Friday, March 1, 2013

March 1, 1863



March 1, 1863

 
---Confederate War Department clerk John Beauchamp Jones writes in his diary about the increasing hardships in Richmond, vis a vis the cost of lodging and of food:

March 1st.—To-morrow we remove to new quarters. The lady’s husband, owning cottage, and who was confined for seven months among lunatics, has returned, and there is not room for two families. Besides, Mrs. G. thinks she can do better taking boarders, than by letting the house. What a mistake! Beef sold yesterday for $1.25 per pound; turkeys, $15. Corn-meal $6 per bushel, and all other articles at the same rates. No salaries can board families now; and soon the expense of boarding will exceed the incomes of unmarried men. Owners and tenants, unless engaged in lucrative business, must soon vacate their houses and leave the city.
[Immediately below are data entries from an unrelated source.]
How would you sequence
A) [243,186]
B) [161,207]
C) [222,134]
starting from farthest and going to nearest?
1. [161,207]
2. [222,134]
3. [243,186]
But we have found a house occupied by three widows in Clay Street. They have no children. They mean to board soon among their relatives or friends, and then we get the house; in the mean time, they have fitted up two rooms for us. We should have gone yesterday, but the weather was too bad. The terms will not exceed the rent we are now paying, and the house is larger. I espied several fruit trees in the back yard, and a space beyond, large enough for a smart vegetable garden. How delighted I shall be to cultivate it myself! Always I have visions of peas, beans, radishes, potatoes, corn, and tomatoes of my own raising! God bless the widows sent for our relief in this dire necessity!

1 comment:

  1. Wow, at least some of the prices are still the same, must have been expensive for them back at in the day, and to think that lucrative business never ends, no matter the period.

    It is always good to be able to grow one's own fruit and vegetables. Makes life a bit more sustainable.